I estimate 95% of the words in CW have their main stress on the first syllable. It’s so predictable that you hardly need to mark stress on most words, to guide learners.
But a chunk of the vocabulary comes from Canadian French, and it behaves differently. I thought I’d take a quick look to see what sense I might make of it.
In the Confederated Tribes of Grand Ronde 2012 dictionary’s main section, 68 words total from French carry what was originally a definite article and (consequently) have more than one syllable. These are the most recognizable “type” of French words in the language, and easiest to quickly tally up, so:
Listing stress patterns from most frequent to least frequent…

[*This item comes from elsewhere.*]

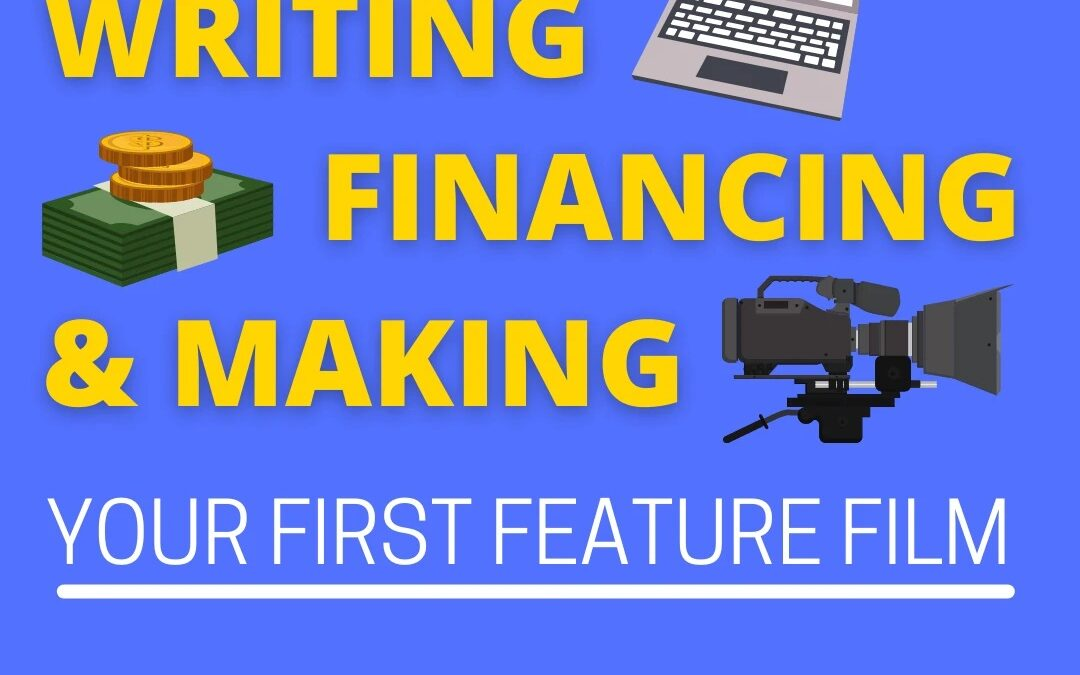 Writing, Financing & Making Your First Feature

NON-VARIABLE STRESS (37 words):
- ALWAYS FINAL STRESS (32 words):
- 2 syllables (26 words): labríd, lachúk, lakán, lakúm, lalám, laláng, lalím, lapárp, lapʰíp, lapót, lasél, lashantél, latét, legléy, lekʰlú, lemulá, lepʰúl, lespró, lesháf, ləhwét, lifíl, ligwín, likʰák, likárt, lipʰlá, lishát
- 3 syllables (6 words): lakamín, lakasét, lamuwél, lapotʰáy, lapʰuwél, lariyét
- ALWAYS STRESS AFTER THE DEFINITE ARTICLE (3 words):
- lemártʰo, lesúkʰər, libárədu (& cf. the variant lakámas of the variable-stress 3-syll form)
- ALWAYS INITIAL STRESS, all having 3 syllables (2 words):
- lápʰusmu, láshəmine
VARIABLE STRESS (31 words):
- 2 SYLLABLES (23 words): láhásh, lákʰlí, lámés, lámíl, láplásh, lápúsh, lásúp, látám, láwén, líbló, líkʰrém, líkú, lílu~lelú, límá, lipʰrét, lípúm, lípʰwá, lípʰyí, lísák, líshésh, líshól, lítá, líyób
- 3 SYLLABLES all vary between initial & final stress, which may be Zenk’s Law/secondary stress on final-stressed words more than it’s stress variation (8 words): lákamás (but note further variant lakámas, cf. the 3-syllable non-variables w/stress after def art, above), lákʰarát, lámatʰín, lámatsín, lámətáy, lámiyáy, lápʰalá, límotó (there’s also lesánchél — but that’s JPH’s phonetics)
The biggest pattern here is that a whopping 66 nouns — nearly the entire sample — allow or mandate an unstressed definite article. And all but 5 of the nouns require or permit final stress. Taken together, that surely reflects a strong, distinctive influence from French prosody on this set of words.
But, essentially half the sample (33 nouns) have at least optional initial stress. I see this, especially in the 2-syllable variable nouns and the 3-syllable non-variable ones, as a possible regularization of the stress patterns to match the Jargon’s strong tendency towards initial stress.
(Which is itself perhaps a sign of English-language influence. The Indigenous languages in Chinuk Wawa’s history have much freer stress placement.)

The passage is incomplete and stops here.